Spilman Thomas & Battle PLC* – In what is potentially the largest “patent troll” verdict in history, Apple has lost a $625 million patent jury award to VirnetX, according to Reuters news service.
The jury also found that Apple’s infringement was willful, exposing Apple to potential trebling of the damages award up to $1.875 billion and attorneys’ fees.
The sheer size of this verdict is enough to draw attention to the issue of patent trolls, or non-practicing entities (“NPEs”) that obtain patents on products or technology which the NPEs do not make or sell, yet allow them to exclude others from making, using or selling the allegedly patented technology.
In November 2012, a jury found that Apple’s iPhone, iPod Touch, iPad and Mac products infringed VirnetX patents and awarded $368.2 million in damages. Apple successfully appealed the first verdict, but in the retrial has been handed an even greater setback – potentially five times the verdict in the original trial.

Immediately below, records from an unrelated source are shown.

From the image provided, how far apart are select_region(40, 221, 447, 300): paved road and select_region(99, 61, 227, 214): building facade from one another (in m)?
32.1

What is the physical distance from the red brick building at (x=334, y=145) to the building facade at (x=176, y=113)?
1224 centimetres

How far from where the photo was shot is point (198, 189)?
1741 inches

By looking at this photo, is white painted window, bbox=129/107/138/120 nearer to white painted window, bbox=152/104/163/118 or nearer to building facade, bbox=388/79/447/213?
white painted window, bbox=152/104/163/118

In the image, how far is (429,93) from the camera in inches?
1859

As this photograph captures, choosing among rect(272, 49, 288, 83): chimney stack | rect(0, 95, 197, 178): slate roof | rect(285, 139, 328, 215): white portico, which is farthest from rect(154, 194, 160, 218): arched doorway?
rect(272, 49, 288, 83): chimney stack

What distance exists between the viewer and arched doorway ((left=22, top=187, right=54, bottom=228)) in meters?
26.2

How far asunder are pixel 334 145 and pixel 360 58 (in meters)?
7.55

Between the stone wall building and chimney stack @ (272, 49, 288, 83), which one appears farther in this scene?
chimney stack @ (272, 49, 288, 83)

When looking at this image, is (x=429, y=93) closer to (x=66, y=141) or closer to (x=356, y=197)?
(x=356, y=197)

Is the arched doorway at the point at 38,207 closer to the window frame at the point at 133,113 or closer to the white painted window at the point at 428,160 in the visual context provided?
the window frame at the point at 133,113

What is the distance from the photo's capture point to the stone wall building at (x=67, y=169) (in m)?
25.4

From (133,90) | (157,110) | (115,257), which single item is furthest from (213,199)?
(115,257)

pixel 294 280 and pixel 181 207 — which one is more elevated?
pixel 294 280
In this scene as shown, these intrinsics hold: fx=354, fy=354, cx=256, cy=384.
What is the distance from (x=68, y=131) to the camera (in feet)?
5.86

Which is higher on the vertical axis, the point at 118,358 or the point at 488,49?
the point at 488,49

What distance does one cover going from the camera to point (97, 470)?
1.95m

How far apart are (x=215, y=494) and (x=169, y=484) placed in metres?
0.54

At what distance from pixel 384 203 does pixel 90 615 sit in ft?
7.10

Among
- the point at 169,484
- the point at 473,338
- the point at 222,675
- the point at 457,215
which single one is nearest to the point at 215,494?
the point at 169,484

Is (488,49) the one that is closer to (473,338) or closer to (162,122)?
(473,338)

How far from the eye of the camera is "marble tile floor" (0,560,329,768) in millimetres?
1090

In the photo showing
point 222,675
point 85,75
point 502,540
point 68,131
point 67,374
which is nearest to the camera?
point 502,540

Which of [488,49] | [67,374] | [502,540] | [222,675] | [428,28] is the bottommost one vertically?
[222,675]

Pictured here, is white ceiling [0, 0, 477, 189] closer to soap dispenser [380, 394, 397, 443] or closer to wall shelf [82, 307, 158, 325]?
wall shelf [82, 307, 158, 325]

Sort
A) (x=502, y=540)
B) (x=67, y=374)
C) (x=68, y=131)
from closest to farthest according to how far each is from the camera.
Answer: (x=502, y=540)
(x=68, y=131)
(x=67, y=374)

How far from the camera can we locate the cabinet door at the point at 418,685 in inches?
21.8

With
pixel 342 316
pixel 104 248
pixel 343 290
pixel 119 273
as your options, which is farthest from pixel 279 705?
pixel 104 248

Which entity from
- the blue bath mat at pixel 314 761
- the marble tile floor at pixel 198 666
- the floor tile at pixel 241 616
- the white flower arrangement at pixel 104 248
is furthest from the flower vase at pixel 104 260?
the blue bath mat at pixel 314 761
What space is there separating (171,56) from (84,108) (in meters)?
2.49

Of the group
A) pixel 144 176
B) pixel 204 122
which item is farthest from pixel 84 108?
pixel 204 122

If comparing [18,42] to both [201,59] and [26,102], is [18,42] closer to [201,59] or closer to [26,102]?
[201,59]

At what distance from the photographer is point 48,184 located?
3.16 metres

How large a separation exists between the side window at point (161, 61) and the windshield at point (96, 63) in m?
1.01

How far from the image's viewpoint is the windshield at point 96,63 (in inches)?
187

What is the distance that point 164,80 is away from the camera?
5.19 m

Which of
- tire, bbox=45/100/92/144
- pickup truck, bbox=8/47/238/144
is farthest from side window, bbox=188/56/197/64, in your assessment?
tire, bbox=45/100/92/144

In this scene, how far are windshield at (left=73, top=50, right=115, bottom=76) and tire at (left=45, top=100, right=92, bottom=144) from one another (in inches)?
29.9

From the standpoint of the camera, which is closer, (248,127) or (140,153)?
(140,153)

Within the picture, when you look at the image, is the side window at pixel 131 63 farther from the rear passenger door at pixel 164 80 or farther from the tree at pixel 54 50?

Apple will undoubtedly appeal to the Federal Circuit once again. It has already filed a motion for a mistrial on the same day that the jury entered its verdict. It may be a long time before VirnetX collects damages from Apple, if ever. Even if Apple is successful again on appeal, there will have been much time and money spent to defend the infringement action.
If unsuccessful, Apple faces a daunting payout, even for a company with a $533 billion market cap.
In a recent Federal Circuit case, Alice Corp. v CLS Bank International, computer software patents and business method patents were all but declared dead. For technology companies, particularly larger tech companies, there still exists the threat of patent infringement attacks from NPEs.
What can a company do in the face of such an action?
If your company receives a letter from an NPE offering to license a patent or threatening to sue for patent infringement, you should not respond to the letter without first speaking with an Intellectual Property counsel.
Often, such a letter will demand a response within a very period of short time – e.g., a week, 10 days, or even a month. While it may seem appropriate to contact the sender and request an extension of time, it may serve only to confirm to the NPE that you are concerned and place you at the top of their list of licensing targets. It is unlikely that the patent owner will take immediate action if you have never been contacted previously.
If the NPE letter does not provide sufficient description of the patent or the allegedly infringing product, you may be better served to ignore the letter and assume that it was just one of many letters sent to sniff out possible targets. In some instances, parties that respond to a license offer or a “cease and desist” letter become targets unwittingly, even though they may not be infringing the patent, or the asserted patent may be invalid.